Здесь так же сложно говорить о каком-либо единстве стиля, как и в случае текстов Зданевича. И одновременно – едва ли можно отрицать это единство. Снова и снова их в большей степени объединяет уже само нежелание повторяться, и взбалмошная смена замысла оказывается принципиально важной. Кажется, именно в случае Ильязда концепт полифонии, предложенный Бахтиным, может обнаружить новый потенциал для  искусствоведения (перекликаясь к тому же с многоголосием грузинского хорового пения). Тот стиль, который сам Зданевич называл «всёчеством», не соотносим с привычной логикой выстраивания художественных высказываний. Перед нами вовсе не продолжающие друг друга части последовательной эпопеи, эти опыты с трудом представимы даже в виде собрания сочинений. Едва ли ключом к их пониманию может стать интертекстуальность, наоборот – они завораживают своей аисторичностью. И тем не менее его произведения связаны в каком-то ином смысле: каждое из них удивляет открытием новой территории, обозначением горизонта возможностей, «лихорадочным приближением к цели, которая никогда не будет достигнута».

041

Обложка романа Ильязда «Восхищение». Париж: Сорок первый градус, 1930.

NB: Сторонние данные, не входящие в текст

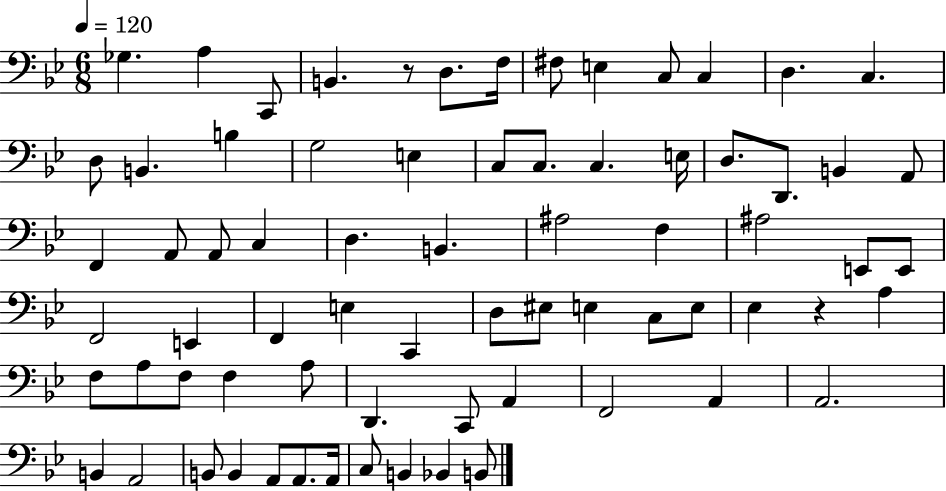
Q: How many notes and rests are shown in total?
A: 72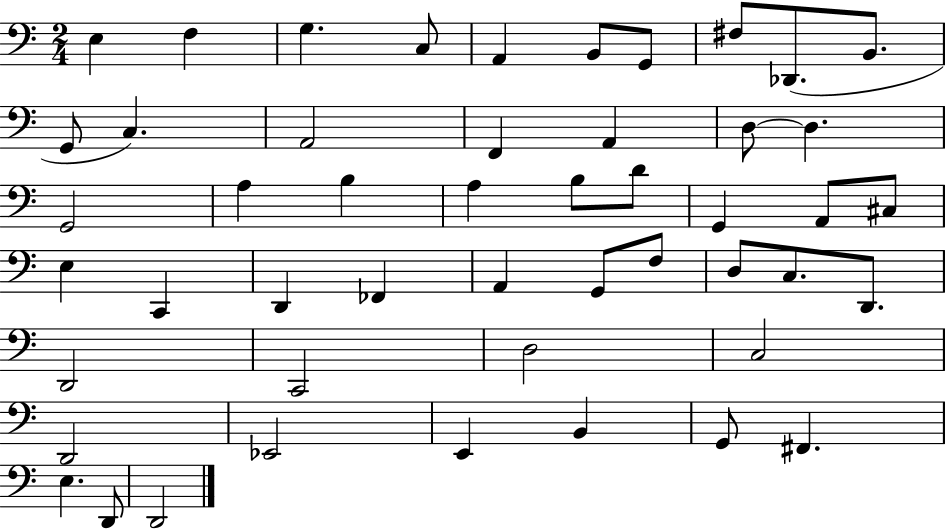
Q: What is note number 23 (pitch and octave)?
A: D4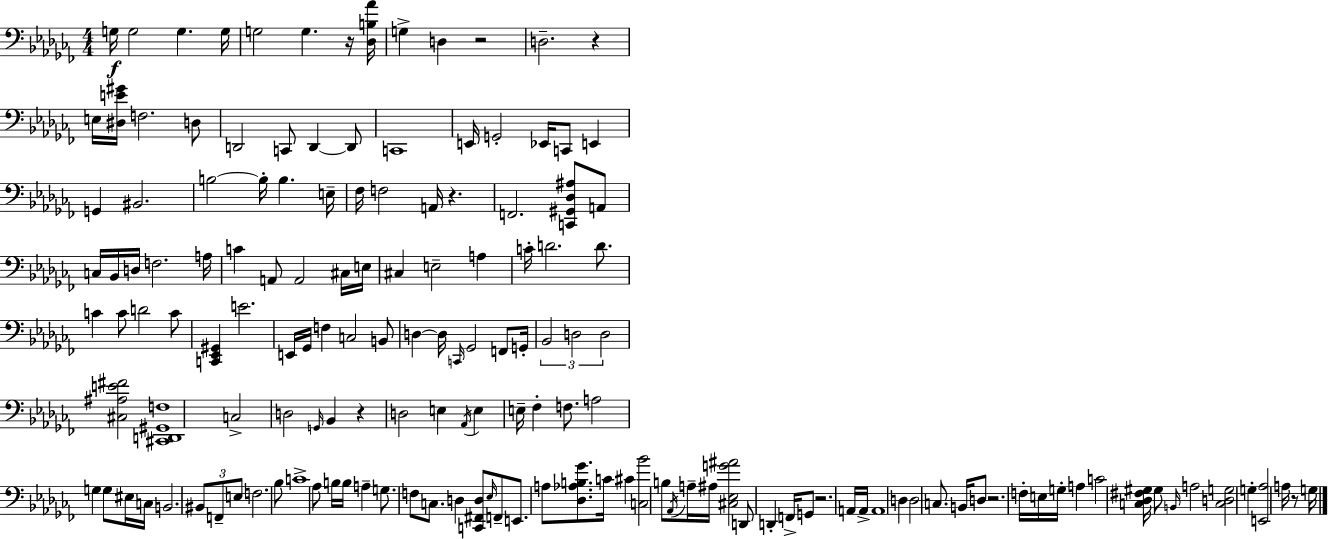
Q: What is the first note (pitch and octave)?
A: G3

Но все же за безудержной активностью Зданевича сквозит какая-то странная угрюмость. В течение многих лет общаясь со знаменитостями и, казалось бы, постоянно находясь на авансцене, он обладал свойством ускользать от любых форм популярности и признания. «Всю свою жизнь, даже когда он был в центре внимания других художников, Ильязд был одинок. Читатель его книг ясно это почувствует», — этим замечанием Режис Гейро предварил произведения, вошедшие в том «Философия футуриста» – самый объемный на сегодняшний день сборник Зданевича. Ощутили ли одиночество Ильязда посетители выставки? Кажется, это было возможно лишь при должном внимании к текстам, которые в пространстве музейной коммуникации всегда рискуют остаться в тени ярких иллюстраций и изощренных издательских решений. Сонеты из книг «Афет» и «Рахель» можно назвать апофеозом одиночества:

На вышине с налетом белобровым
   якшайся вихорь на стезях порока
   буди мещанский околоток ревом
   бряцай железом листовым без прока

И в общежитьи нашем нездоровом
   о странностях любовного оброка
   догадывайся суетясь под кровом
   свидетель погребальному барокко

Нежданными созвездиями брызни
   покойников не приневолишь к жизни

Колышатся в потемках колымаги
   на смену веялице весень лето
   но памятны на простыне бумаги
   удушливо обнявшись два скелета

Увы, наиболее обделенным вниманием пластом творчества Ильязда по сей день остаются его художественные произведения, и особенно – крупная проза. Даже в обширной биографической справке, предварившей выставку, романам оказалось уделено значительно меньше внимания, чем, например, работе на заводе «Шанель». И если подобные претензии кажутся странными в отношении музейной экспозиции, для которой роман почти никогда не может являться ключевым объектом, их вполне правомерно адресовать исследователям творчества Ильязда. На сопровождавшей выставку научной конференции ни один из докладов не был посвящен романам; более того, эти произведения, заслуживающие столь же серьезного внимания, как тексты Белого или Платонова, все еще не переведены даже на английский язык (лишь на французском усилиями того же Гейро крупная проза Ильязда получила определенную известность). Хочется надеяться, что акцент на визуальную, а не текстовую составляющую работ Зданевича, почти неизбежный для всякой посвященной ему выставки, не упрочнит, но наоборот – перечеркнет традицию невнимания к его прозе. В то же время, нужно не забывать, что именно многолетняя непрочитанность способна стать гарантией права на удивление.

***

Впервые текст был опубликован в журнале «Диалог искусств» №3, 2016.